> _Travail à faire_
(a) D'après le texte sur Baaba Maal, quel festival le chanteur a-t-il fondé à Podor ?
(b) Poursuivez, s'il vous plaît, le texte sur Baaba Maal après sa dernière phrase.

> _Texte du document_

= = =

Sur scène, Baaba Maal est un frontman incandescent. Il ne se contente pas d’interpréter ; il préside. Sa voix allonge les voyelles comme on tend une corde entre deux rives, les chœurs poussent, la section rythmique souffle et bombe, la kora file, la guitare découpe. On sort de ses concerts avec la sensation qu’une place de village a débordé ses contours pour devenir agora. C’est ce même pouvoir de suggestion qui le conduit au cinéma et aux arts d’écran : de Guelwar de Sembène Ousmane à Black Hawk Down de Ridley Scott, de Life in a Day aux univers Marvel de Black Panther et Wakanda Forever, sa signature vocale ouvre des paysages, prête un horizon à l’image. Même les jeux vidéo – Far Cry 2 – ont reconnu ce timbre capable de donner chair à des territoires.
L’homme ne sépare pas sa carrière de ses engagements. Émissaire du PNUD pour la jeunesse, ambassadeur des causes environnementales, compagnon des campagnes de santé publique, il parle depuis longtemps d’éducation, d’égalité, de dignité. À Podor, il a planté un festival, Les Blues du Fleuve, qui fait du Nord sénégalais un port d’escale artistique et économique. Avec sa fondation Nann-k, il relie agriculture, artisanat et technologies ; c’est une autre manière de dire que le rythme d’une chanson et celui d’un projet de territoire peuvent battre ensemble.

= = =

> _Matériel fourni_
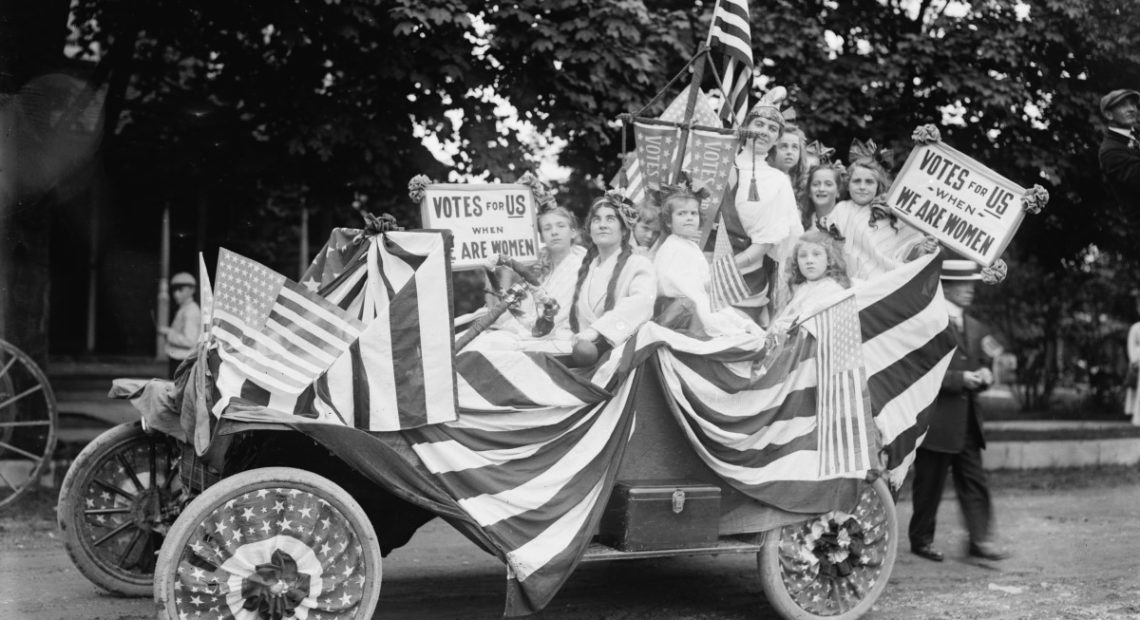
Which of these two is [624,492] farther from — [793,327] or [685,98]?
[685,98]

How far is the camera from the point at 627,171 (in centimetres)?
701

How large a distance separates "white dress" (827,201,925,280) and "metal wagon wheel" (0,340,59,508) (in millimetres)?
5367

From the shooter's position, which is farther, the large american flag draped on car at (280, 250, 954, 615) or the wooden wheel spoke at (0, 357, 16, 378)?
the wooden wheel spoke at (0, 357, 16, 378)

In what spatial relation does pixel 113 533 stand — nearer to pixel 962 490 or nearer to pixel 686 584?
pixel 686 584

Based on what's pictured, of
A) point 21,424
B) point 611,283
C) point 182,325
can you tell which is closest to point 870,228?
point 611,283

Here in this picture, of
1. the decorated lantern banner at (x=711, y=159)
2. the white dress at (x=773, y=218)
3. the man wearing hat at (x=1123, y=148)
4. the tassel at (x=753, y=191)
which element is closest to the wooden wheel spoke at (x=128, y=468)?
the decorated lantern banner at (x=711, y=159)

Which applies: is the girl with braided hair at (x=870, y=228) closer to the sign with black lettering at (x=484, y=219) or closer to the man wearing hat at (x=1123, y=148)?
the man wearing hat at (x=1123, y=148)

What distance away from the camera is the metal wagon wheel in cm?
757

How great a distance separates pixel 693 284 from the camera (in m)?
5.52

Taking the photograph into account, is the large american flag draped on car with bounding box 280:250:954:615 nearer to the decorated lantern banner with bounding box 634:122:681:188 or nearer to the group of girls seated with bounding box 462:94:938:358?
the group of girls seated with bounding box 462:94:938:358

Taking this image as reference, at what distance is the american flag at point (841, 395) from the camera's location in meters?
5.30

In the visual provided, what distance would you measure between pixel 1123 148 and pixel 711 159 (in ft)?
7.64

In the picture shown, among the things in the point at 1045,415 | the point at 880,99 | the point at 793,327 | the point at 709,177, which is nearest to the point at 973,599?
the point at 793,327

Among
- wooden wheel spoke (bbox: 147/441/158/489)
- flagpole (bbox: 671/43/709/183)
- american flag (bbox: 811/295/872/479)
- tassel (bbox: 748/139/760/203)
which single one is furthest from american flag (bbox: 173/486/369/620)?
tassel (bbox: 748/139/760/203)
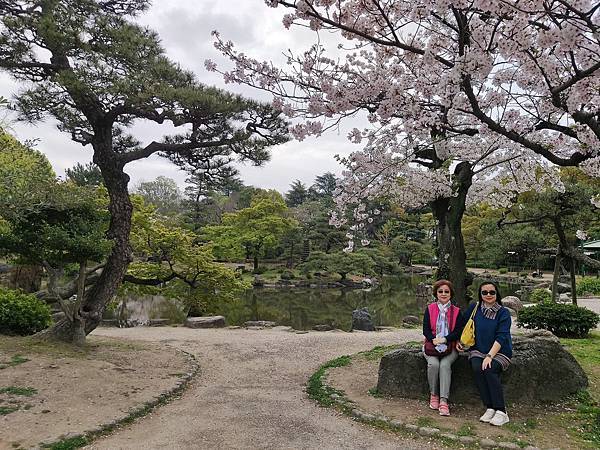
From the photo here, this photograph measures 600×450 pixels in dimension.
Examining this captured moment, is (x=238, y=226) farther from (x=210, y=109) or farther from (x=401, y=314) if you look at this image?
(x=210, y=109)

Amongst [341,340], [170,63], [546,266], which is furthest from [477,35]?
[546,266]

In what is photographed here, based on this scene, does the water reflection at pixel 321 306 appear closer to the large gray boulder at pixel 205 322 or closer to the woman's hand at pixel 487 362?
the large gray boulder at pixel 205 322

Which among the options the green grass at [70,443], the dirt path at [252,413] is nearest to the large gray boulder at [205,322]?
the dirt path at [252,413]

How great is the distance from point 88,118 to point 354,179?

= = =

> _Résultats des tâches_
(a) Les Blues du Fleuve.

(b)
Baaba Maal, pourtant, ne s’est jamais pris pour un système. Il s’affirme plutôt comme une hospitalité. Hospitalité rythmique : laisser le yëla respirer avec des synthés, accorder au tama un dialogue avec les cuivres. Hospitalité linguistique : chanter le pulaar non pour s’enfermer, mais pour agrandir ; la langue devient un pont, non une clôture. Hospitalité scénique enfin : faire du concert un cercle où chacun trouve sa place – danseur, chœur, technicien, public – afin qu’une communauté se fabrique le temps d’une soirée.
À l’échelle d’une carrière, l’itinéraire dessine une méthode plus qu’un genre. Partir du local, converser avec l’ailleurs, revenir enrichi au point de départ : c’est ainsi que Podor devient une capitale, non par prestige, mais par rayonnement. Les distinctions – des scènes de Wembley aux nominations aux Grammy Awards, des prix d’État aux hommages internationaux – ne font que mettre en lumière cette constance : être de quelque part et parler au monde.
On pourrait feuilleter les titres comme on lit un carnet de voyage – « African Woman » pour la célébration, « Souka Nayo » pour l’élégance et la douceur, « Lam Lam » pour la transe lumineuse, « Mi Yeewnii » pour la confidence, « Fulani Rock » pour l’affirmation – ; on y verrait se déployer la même écriture : droite, sensible, fraternelle. Loin des hybridations décoratives, Baaba Maal pratique la transfusion : il fait circuler le sang des traditions dans des architectures modernes, et enseigne à l’électronique l’art de respirer.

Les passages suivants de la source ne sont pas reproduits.